Never mind that anything made by Jobs’ think-tank, including those stupid, little, white earbuds, (those effing earbuds that scream to others on the bus or the subway or before class, “Look at me! I OWN AN iPHONE! I am so amazing! Aren’t you jealous of me?! Well you should be! I mean, look at these glorious, white, wildly-symbolic headphones that tell everyone around me that I am better than you! They may not fit very well or have good sound quality, but at least they hurt my ears!”) cost about 50% more than virtually the same product from a different manufacturer.

Oh no, that well-constructed train of logic waves at me merrily as it skips right on by (that’s a fun image: trains skipping, chew on that one for a minute…) 


While you're pondering skipping trains, here's my depiction of 'Logic Train' waving.



Anyway, instead, my brain is content on allowing me to drool like one of Palov’s dogs as soon I hear the tinkling bell that is an Apple Reveal press conference. “Seriously,” brains says. “Logic?! Reason?! What possible use could those mere trifles have at a time like this?! You must have an iPad 2 or will surely suffer a horrible fate!”


Yes, I am hopelessly and shamelessly addicted to anything bearing that partially eaten fruit-of-the-gods.



But judge me not, dear friends, because I know a secret...

SO ARE YOU! 





P.S. I really do love Apple products. To me, they are of excellent quality and well-worth the cost. I just thought I'd take the opportunity to make fun of myself a bit. Because self-deprecating humor is always entertaining.

28 March 2011

So I was gonna start a blog and then I didn't…and then I was going to do a photo blog…but I decided not to do that either, so now I’m doing a regular blog again, but it'll probably include pictures…But I did write a note on facebook that one time...

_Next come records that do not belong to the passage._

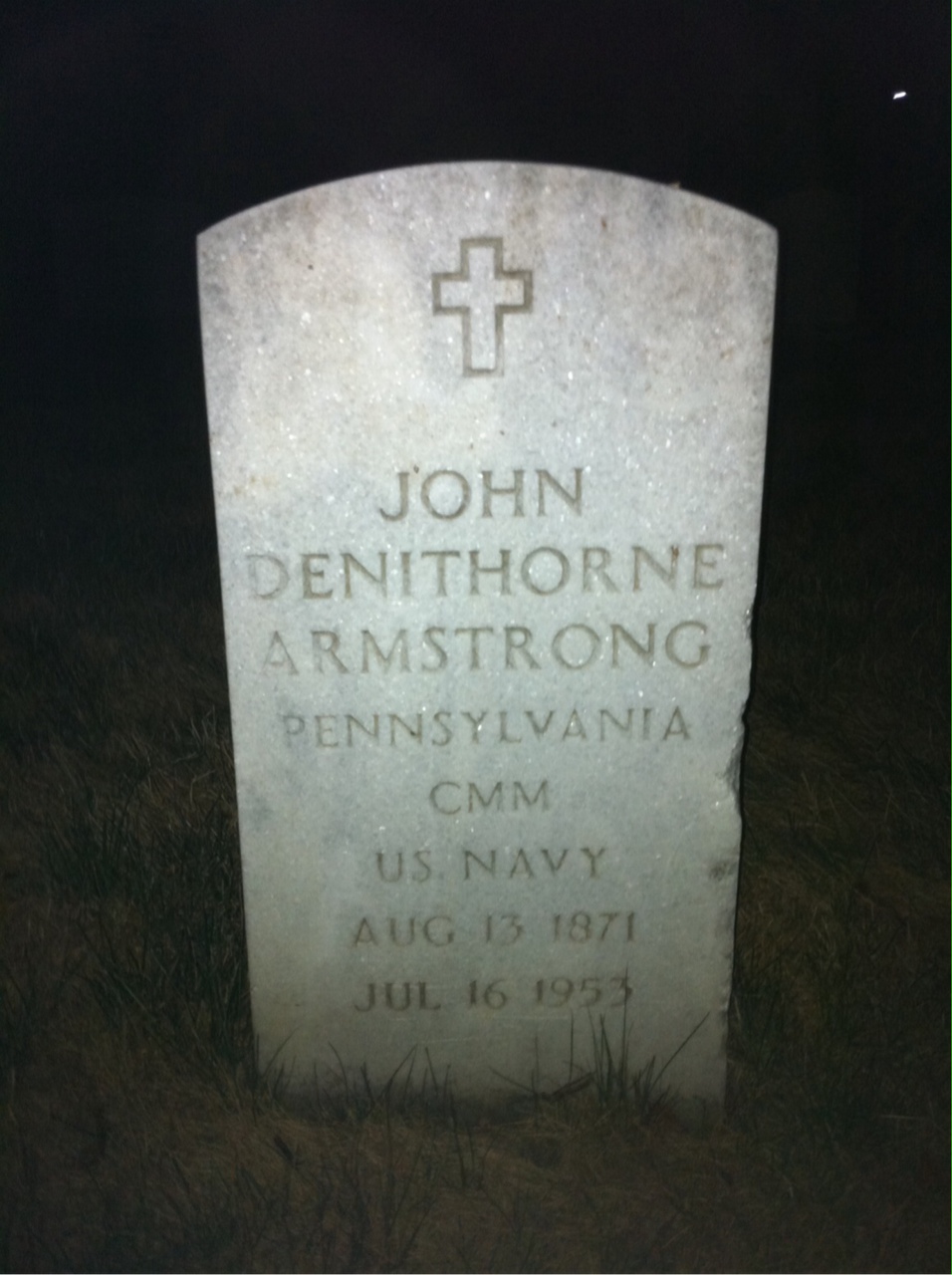 John Armstrong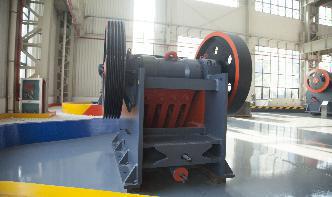 chrome ore primary crusher manufacturer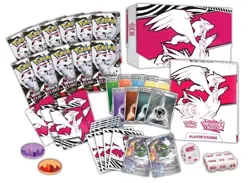 Pokemon Center Scarlet & Violet White FLare Elite Trainer Box ETB ✅ Presale - Image 2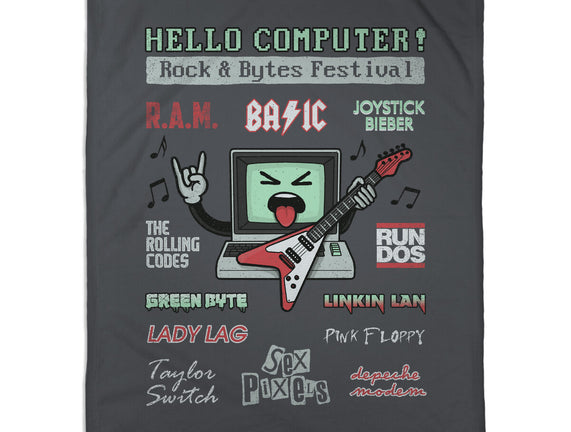 Rock And Bytes Festival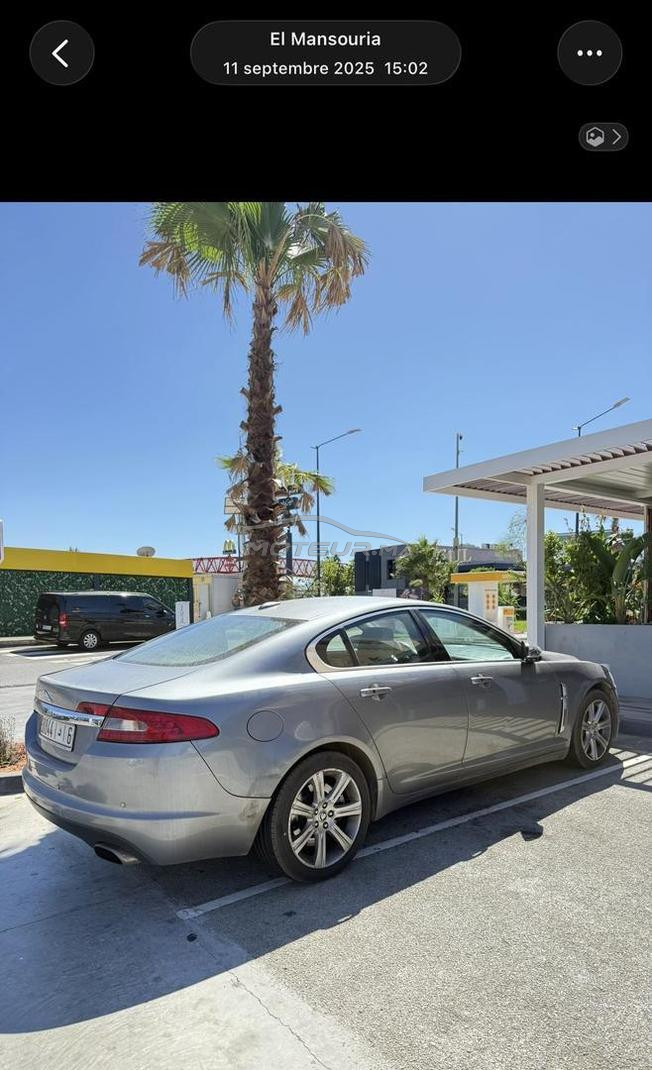 Jaguar XF X250 3.0D V6 Premium Luxury – 2010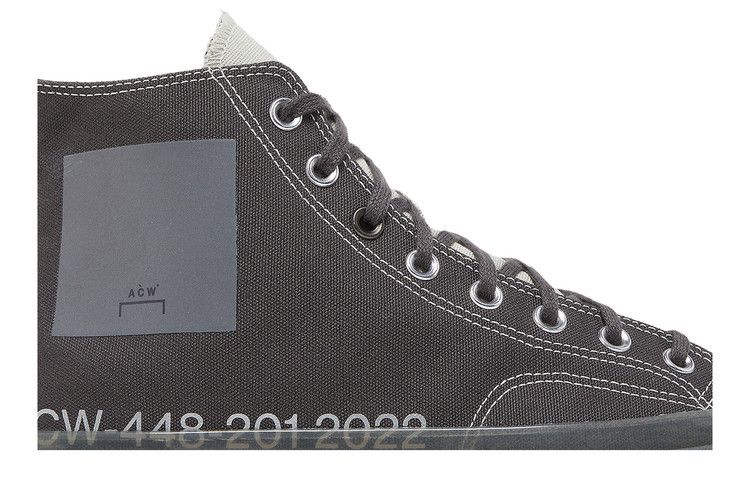A-Cold-Wall* x Converse Chuck 70 High 'Pavement'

So two or three years ago, while I was still in college I decided I was going to start blogging. I don’t remember what prompted the decision or why it never really came to fruition, but needless to say, it didn’t. I’m sure my failure couldn’t possibly be attributed to utter laziness, I mean I’ve never fallen victim to network television marathons of Law & Order: SVU or become completely entrenched in a game of Halo: 2. God, no! I’d never! I don't even remember what I was going to supposedly blog about, most likely something incredibly awkward that, in all likelihood, I thought was f**king hilarious or clever, but undoubtedly wasn't.

Then, in another fit of sheer genius, I decided that I’d do a photo blog/journal with my photography. I had these great aspirations of taking weekend trips around the hill country or around Austin shooting breath-taking and thought-provoking pictures that my overly-confident little mind imagined people might actually want to purchase. This too never came to pass. Again, I'm sure it had absolutely nothing to do with the ever-increasing price of gas and the never-ending internal battle about whether to spend my money on said gas or on the weekly opportunity to go out clubbing. I mean gas or booze, who can choose between those?! But, being too embarrassed and/or lazy to actually publish my pictures to a permanent server, I settled for a photography-feedback site, allowing me to further feed my feelings of inadequacy, particularly in association with my skills as an artistic photographer, with criticisms from strangers in other states with whom I had no tangible connection. Plus, I saved money not buying gas for my fabulous photography trips or going clubbing because I was still to busy sitting on my couch watching SVU marathons, I mean, studying.

Now, I’ve decided that I have reached a stage in my life in which I am mature enough to recognize good ideas from bad (I mean, I am 25 after all, I’m practically withering away. Jesus!) and that I have reached a level of humor and wit that is only bound to diminish from here on out and am pursuing “regular ol’ “ blogging again. Maybe it’s funny and witty and clever and everything I imagine it will be…and maybe it’s not. But here it is, so f**k yeah bitches!